* [DOCUMENT TEXT]

● ● ●

Three months….yikes! It’s hard to believe that it has been 3 months already! It seems like just a short time ago that we were frantically throwing our things into boxes, eating final meals of Aussie sausages and lamb roasts and drinking the last coopers beers before getting on the plane. And yet it also seems like such a long time ago that we were saying teary goodbyes to everyone and setting off with trepidation to Cambodge…. We are now old hat’s at this. We know where to go, how to get there and what to do once we get there. We can explore the markets without screwing our noses up at the stink of dried fish and pig guts on display. We don’t turn around at every clap, honk or “LADY! SIR!” that we hear on the streets. We can even ride our bicycles down the main roads without worrying that we will get smashed by a car or motorbike.

● ● ●

* [TASKS TO COMPLETE]
**1)** Translate this sentence from the passage about the first three months into Spanish: "We know where to go, how to get there and what to do once we get there."
**2)** Write a continuation of the passage about the first three months, starting after its final sentence.
The rows placed after this passage are not needed.

* [DATA EXCERPTS]
● ● ●

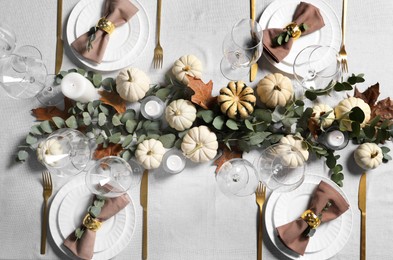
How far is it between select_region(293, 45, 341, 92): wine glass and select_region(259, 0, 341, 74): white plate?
61 millimetres

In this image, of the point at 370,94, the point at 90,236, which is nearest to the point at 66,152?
the point at 90,236

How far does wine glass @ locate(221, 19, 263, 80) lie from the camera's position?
1.24 m

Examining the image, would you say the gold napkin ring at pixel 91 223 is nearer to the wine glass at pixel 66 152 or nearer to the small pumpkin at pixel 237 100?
the wine glass at pixel 66 152

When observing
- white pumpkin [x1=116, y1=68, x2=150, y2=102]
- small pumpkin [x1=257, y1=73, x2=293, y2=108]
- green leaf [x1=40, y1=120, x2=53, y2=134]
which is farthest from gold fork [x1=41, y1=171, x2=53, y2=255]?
small pumpkin [x1=257, y1=73, x2=293, y2=108]

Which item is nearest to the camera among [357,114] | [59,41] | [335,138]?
[357,114]

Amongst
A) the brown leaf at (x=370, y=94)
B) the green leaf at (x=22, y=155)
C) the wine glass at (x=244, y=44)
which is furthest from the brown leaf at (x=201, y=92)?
the green leaf at (x=22, y=155)

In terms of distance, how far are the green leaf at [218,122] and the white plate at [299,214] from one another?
272mm

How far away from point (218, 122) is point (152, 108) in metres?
0.21

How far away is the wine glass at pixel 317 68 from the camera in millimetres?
1245

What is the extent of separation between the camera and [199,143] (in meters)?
1.23

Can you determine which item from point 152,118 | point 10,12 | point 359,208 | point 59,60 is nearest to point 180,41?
point 152,118

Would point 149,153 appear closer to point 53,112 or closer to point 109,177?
point 109,177

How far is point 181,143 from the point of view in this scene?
4.16 ft

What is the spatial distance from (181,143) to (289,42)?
18.4 inches
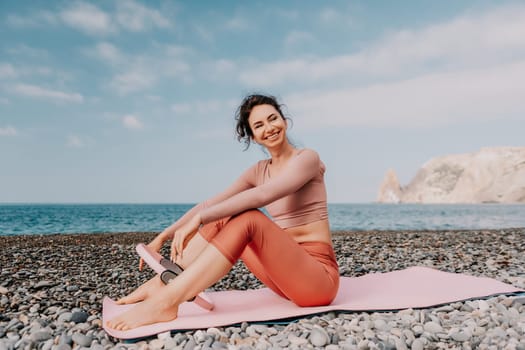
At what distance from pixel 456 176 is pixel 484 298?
10256cm

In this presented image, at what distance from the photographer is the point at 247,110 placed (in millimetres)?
3936

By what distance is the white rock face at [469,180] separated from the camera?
84.2m

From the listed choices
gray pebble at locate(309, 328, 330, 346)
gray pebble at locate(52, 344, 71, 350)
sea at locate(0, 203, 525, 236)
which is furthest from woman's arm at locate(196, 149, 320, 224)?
sea at locate(0, 203, 525, 236)

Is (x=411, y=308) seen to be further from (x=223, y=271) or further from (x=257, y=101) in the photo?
(x=257, y=101)

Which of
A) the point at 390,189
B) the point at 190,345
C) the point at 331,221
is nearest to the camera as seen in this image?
the point at 190,345

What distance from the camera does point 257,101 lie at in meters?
3.91

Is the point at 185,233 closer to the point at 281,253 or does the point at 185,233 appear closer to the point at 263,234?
the point at 263,234

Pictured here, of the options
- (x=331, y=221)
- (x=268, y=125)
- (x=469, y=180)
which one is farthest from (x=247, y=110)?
(x=469, y=180)

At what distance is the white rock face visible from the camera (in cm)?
8424

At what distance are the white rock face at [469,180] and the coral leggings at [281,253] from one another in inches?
3497

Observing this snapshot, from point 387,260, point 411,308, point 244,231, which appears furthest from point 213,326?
point 387,260

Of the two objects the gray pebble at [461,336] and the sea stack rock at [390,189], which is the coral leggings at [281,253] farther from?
the sea stack rock at [390,189]

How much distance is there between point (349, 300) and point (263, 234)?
127 centimetres

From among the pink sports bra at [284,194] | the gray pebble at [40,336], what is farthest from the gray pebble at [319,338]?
the gray pebble at [40,336]
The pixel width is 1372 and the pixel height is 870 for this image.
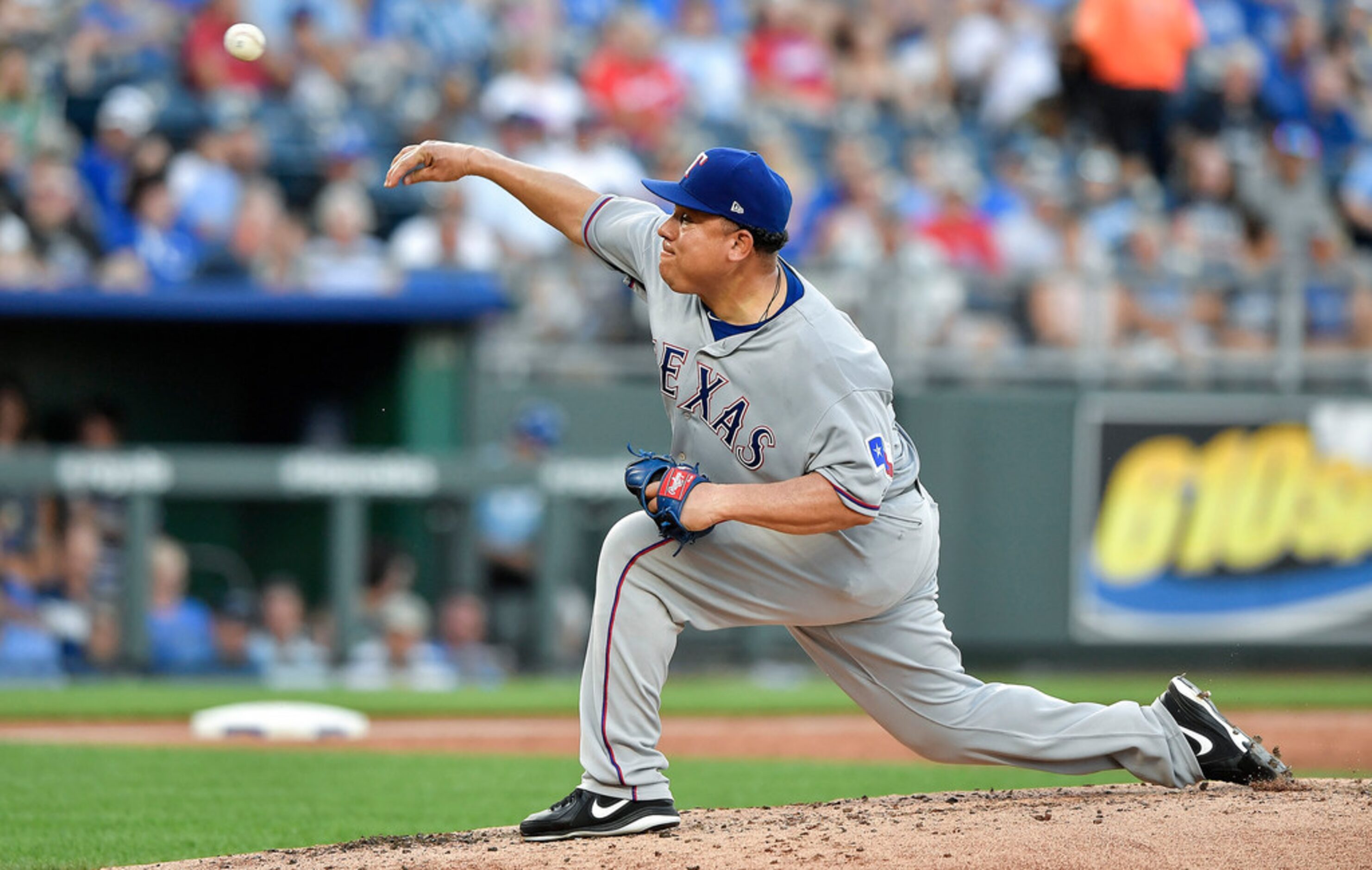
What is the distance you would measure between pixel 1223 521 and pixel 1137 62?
3.92 m

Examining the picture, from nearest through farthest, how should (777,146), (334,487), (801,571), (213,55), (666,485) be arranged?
(666,485), (801,571), (334,487), (213,55), (777,146)

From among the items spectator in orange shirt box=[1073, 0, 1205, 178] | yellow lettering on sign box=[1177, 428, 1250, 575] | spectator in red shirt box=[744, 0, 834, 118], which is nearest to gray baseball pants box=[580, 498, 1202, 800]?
yellow lettering on sign box=[1177, 428, 1250, 575]

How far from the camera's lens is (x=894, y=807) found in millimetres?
4742

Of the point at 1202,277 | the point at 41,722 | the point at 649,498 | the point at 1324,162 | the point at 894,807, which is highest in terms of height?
the point at 1324,162

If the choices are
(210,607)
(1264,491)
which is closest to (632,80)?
(210,607)

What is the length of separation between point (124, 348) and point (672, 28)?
5.46m

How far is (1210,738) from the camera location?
478cm

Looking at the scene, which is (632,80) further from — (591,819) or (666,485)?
(591,819)

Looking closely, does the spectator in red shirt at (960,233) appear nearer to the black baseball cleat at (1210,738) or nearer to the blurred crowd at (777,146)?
the blurred crowd at (777,146)

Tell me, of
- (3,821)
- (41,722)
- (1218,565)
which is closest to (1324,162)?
(1218,565)

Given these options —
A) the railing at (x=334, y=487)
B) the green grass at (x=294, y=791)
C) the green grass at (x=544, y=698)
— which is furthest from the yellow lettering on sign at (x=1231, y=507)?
the green grass at (x=294, y=791)

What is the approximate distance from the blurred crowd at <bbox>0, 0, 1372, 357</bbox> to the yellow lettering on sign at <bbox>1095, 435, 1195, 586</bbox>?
2.67ft

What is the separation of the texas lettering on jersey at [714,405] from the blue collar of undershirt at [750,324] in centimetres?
9

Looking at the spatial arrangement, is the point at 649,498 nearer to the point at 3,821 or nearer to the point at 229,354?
the point at 3,821
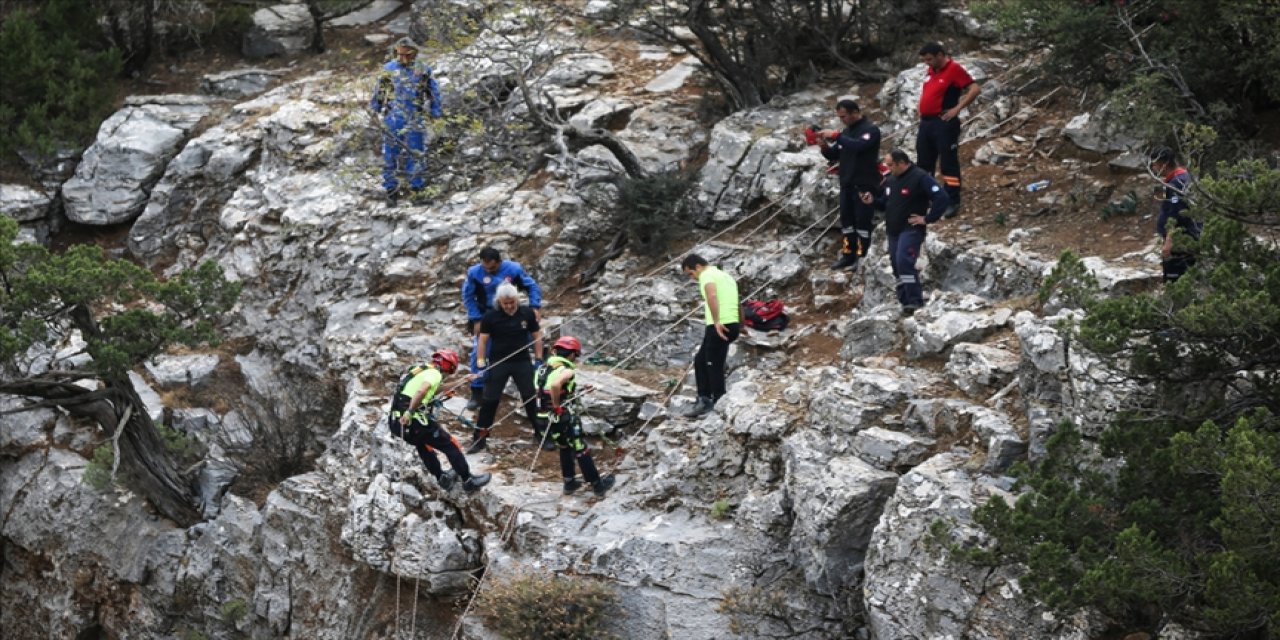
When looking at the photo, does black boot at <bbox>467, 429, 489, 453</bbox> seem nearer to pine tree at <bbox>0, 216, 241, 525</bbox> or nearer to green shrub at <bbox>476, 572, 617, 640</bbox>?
green shrub at <bbox>476, 572, 617, 640</bbox>

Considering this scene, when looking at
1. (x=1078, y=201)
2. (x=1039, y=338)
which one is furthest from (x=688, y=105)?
(x=1039, y=338)

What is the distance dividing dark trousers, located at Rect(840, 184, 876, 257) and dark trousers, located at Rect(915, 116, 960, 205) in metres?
0.77

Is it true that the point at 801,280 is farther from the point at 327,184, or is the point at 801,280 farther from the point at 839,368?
the point at 327,184

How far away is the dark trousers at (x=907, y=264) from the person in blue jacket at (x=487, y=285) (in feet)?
11.2

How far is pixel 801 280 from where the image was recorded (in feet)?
48.5

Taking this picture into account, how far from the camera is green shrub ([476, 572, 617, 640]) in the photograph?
1109cm

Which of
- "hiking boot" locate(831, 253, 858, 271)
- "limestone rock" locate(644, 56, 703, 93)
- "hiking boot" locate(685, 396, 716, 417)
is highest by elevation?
"hiking boot" locate(831, 253, 858, 271)

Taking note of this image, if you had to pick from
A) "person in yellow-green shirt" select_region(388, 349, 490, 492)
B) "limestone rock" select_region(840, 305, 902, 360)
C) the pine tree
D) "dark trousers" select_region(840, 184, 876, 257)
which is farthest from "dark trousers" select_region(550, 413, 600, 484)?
the pine tree

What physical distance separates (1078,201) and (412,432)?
275 inches

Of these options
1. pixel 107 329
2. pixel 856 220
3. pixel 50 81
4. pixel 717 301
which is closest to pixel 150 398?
pixel 107 329

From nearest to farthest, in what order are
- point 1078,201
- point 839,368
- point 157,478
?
point 839,368
point 1078,201
point 157,478

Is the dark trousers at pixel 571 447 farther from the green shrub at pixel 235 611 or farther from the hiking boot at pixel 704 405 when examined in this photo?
the green shrub at pixel 235 611

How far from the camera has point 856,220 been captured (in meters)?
14.0

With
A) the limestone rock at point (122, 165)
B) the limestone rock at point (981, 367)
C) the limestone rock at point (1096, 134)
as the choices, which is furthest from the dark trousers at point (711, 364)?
the limestone rock at point (122, 165)
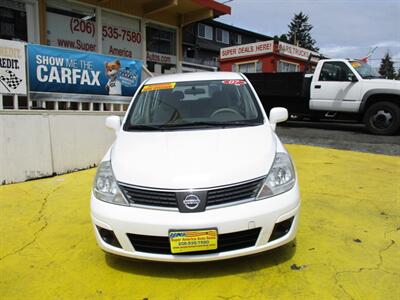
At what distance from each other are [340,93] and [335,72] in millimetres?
592

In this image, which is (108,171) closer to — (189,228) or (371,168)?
(189,228)

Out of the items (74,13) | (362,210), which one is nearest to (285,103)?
(74,13)

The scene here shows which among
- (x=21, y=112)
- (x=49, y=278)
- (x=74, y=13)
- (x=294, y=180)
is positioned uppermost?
(x=74, y=13)

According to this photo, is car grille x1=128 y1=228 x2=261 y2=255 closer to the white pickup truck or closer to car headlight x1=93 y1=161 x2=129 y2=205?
car headlight x1=93 y1=161 x2=129 y2=205

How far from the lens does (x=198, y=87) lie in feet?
14.1

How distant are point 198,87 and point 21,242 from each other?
2449 mm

● ● ●

* [SET OF ANSWERS]
**1)** Sabemos adónde ir, cómo llegar y qué hacer una vez que llegamos.

**2)**
There has been some crappy days, though I must say that Mick and I have taken to Cambodia pretty easily. It’s not as “easy” as Thailand but that’s because we knew as our second home by the time we left. There have been days where I wish that I could go back to Thailand, eat Khao Ka Moo and Yum Woon Sen and have a great life. There have been days where I wished that I could just go to the shop I know and buy the thing I know they have and go home and cook the food I want. But I also know that I don’t want to live on “easy street”. I want to be challenged, excited, scared and rewarded for hard work. I want to feel out of my depth and push myself to do things and go places I haven’t been before. So for me, and for Mick too, the awesome days definitely outweigh the crappy days here!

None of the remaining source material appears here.